Kinome Expression Profiling in Multiple Myeloma Identifies New Therapeutic Targets

Multiple Myeloma (MM) account for approximately 10% of hematological malignancies and is the second most common hematological disorder. Active research on MM allowed great improvement in treatment, including proteasomes inhibitors or immunomodulatory agents, that enhanced significantly the patients median survival from 3-4 years in the 90's to 7-8 years nowadays. However there is a vital need for additional therapies since until today, MM is a condition that cannot be cured, and all patients finally relapse. Although numbers of kinases inhibitors are currently in preclinical and clinical development in cancers, kinases have only be poorly studied in MM. Thus only one study (Tiedeman RE Blood 2010) examined the kinome in MM by using a screening of siRNA in Human Myeloma Cell lines (HMCL).
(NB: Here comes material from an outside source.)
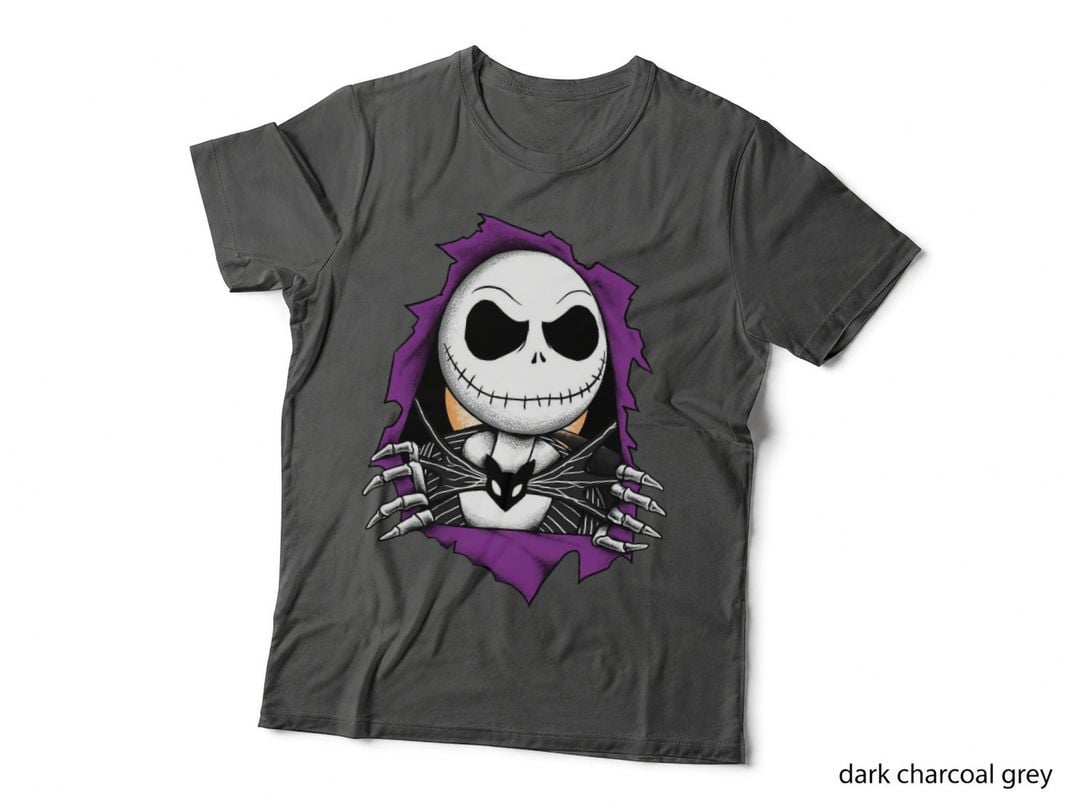 Bones Before Christmas Crewneck Sweatshirt, Xmas Present T-Shirt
Here, in contrast to Tiedeman et al., we evaluated the potential of kinase involvement directly on patient outcome. We first performed kinome in silico analysis in three independent cohorts of patients, and identified 36 kinases significantly and identically involved in MM patient's survival. We built a Kinome Index (KI) from the 36 kinases expression, and showed that KI: 1) is related to OS and EFS prognosis in 3 independent cohorts, 2) is linked to proliferation and poor prognosis subgroups of MM molecular classification, 3) is associated with relapse. Among the 36 targets, 7 had available inhibitors and were not already consistently studied in MM (PBK, SRPK1, CDC7-DBF4, MELK, CHK1, PLK4, MPS1/TTK). We then tested the therapeutic interest of these 7 kinase inhibitors using 4 HMCLs representing two IL-6 independent (AMO1, OPM2) and two IL-6 dependent (XG1, XG21) cell lines. All tested inhibitors significantly reduced viability of the cells, and had IC50 from the nanomolar (for MELKi, CHK1i and PLK4i) to the micromolar range (for PBKi, SRPK1i, CDC7-DBF4i and MPS1/TTKi). Annexin, PARP and cell cycle analysis following treatment with selected concentration of the inhibitors in AMO1, showed significant increase in apoptosis, associated for most of them with a perturbation of the cell cycle. Treatment of primary myeloma cells from patients with MELKi, CHK1i and PLK4i induced MM cell death while they didn't impacted significantly the cellular microenvironment. Similarly experiments using murine MM cells, from 5TMM models, confirmed the potential of these three inhibitors.

Next, IC20 of the different inhibitors were tested in co-treatment with melphalan, lenaledomide or velcade in XG1, XG21, AMO1 and OPM2 to challenge the capabilities of the selected kinases inhibitors to synergize with major routinely used therapeutics. We didn't observed any synergy for the co-treatments with bortezomib. However, CHK1i, MELKi, PBKi, DBF4i synergized with melphalan to induce MM cell death. Furthermore, CHK1i, MELKi, PLK4i, PBKi, SRPK1i demonstrated also a synergistic effect when combined with lenalidomide, highlighting their potential therapeutic interest in MM. Analysis of apoptosis and cell cycle following co-treatments with melphalan and lenaledomide using AMO1 cell line demonstrated an increase in PARP cleavage and annexin V staining in association with significant cell cycle deregulation. One of the outstanding co-treatment effects was the reversion of the natural AMO1's resistance to lenaledomide with CHK1, MELK and PBK inhibitors used at their IC20. We then tested their therapeutic interest to overcome melphalan drug resistance using wild-type (XG7-WT) and melphalan-resistant (XG7-Mres) cell lines. PLK4 and DBF4 inhibitors demonstrated higher activity on XG7-Mres cells compared to their WT control. In addition CHK1, PBK and DBF4 inhibitors (IC20) were able to re-sensitize XG7-Mres to melphalan at a similar level than XG7-WT. Altogether we identified 36 new potential kinases deregulated in MM in association with a poor prognostic value. Seven of them represent potential new MM therapeutic targets alone or in combination with conventional therapies in high-risk MM patients.